I'm going with "kind of silly."
posted by swift at 10:58 AM on April 25, 2012


Hehe, yeah, the comments are hilarious.

It's not a *completely* useless tool -- You'll find, for example, that tools like the sun grid engine are essentially wrappers around this basic idea. :-)

The difficulty is not invoking the command remotely on a server. The difficulty is keeping the servers up and running, provisioning the servers correctly with the right software, figuring out the best way to schedule the tasks (how many to schedule per server!), how data is migrated, etc.
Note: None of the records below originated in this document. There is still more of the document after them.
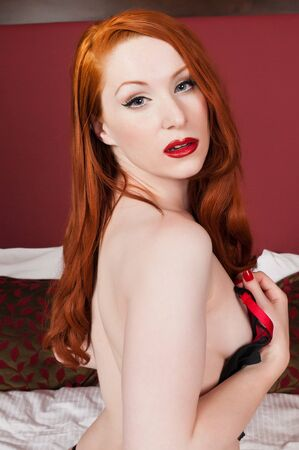 undressing girl: Lovely pale redhead in bed in black and red Stock Photo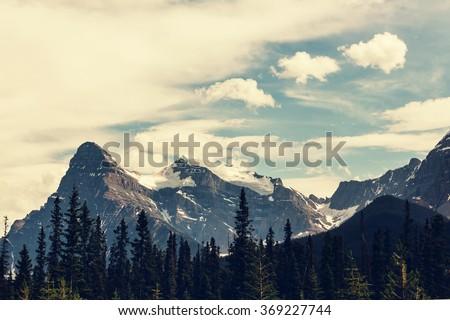 View over a river through the Rocky Mountains, Banff, Canada - stock photo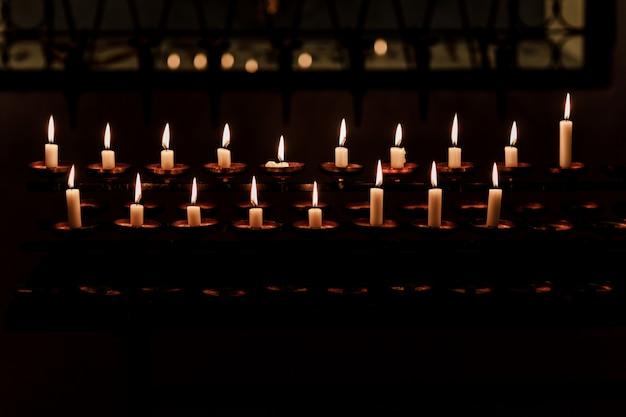Brennende kerzen in der kirche auf dunklem hintergrund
But if you have your own wee cluster, a tool like this isn't beyond the pale when you're doing lots of command line work with tools that are cpu-bound (e.g. a lot of research tools) -- it's quick and dirty -- even if, yeah, you could certainly find other more robust solutions for scheduling them. :-)
posted by smidgen at 11:06 AM on April 25, 2012 [1 favorite]


I'm trying to decide if this is comically useless or epic genius.

Both.
posted by empath at 11:18 AM on April 25, 2012


One caution with this approach. Suppose, hypothetically of course, that you're running a highly parallel distributed task built in Java. Further suppose that you're lazy and didn't build a fancy distributed architecture, so this task involves a bit of network IO on each worker thread. Finally, suppose that you, or perhaps one of your partners, failed to close said IO sockets after use. For the sake of this example, we'll state that you've used a script rather like the one linked here to quickly task all 16 machines of your CS department's high-end cluster to run this job with a couple dozen worker threads on each machine. Smile as you watch the results pour in.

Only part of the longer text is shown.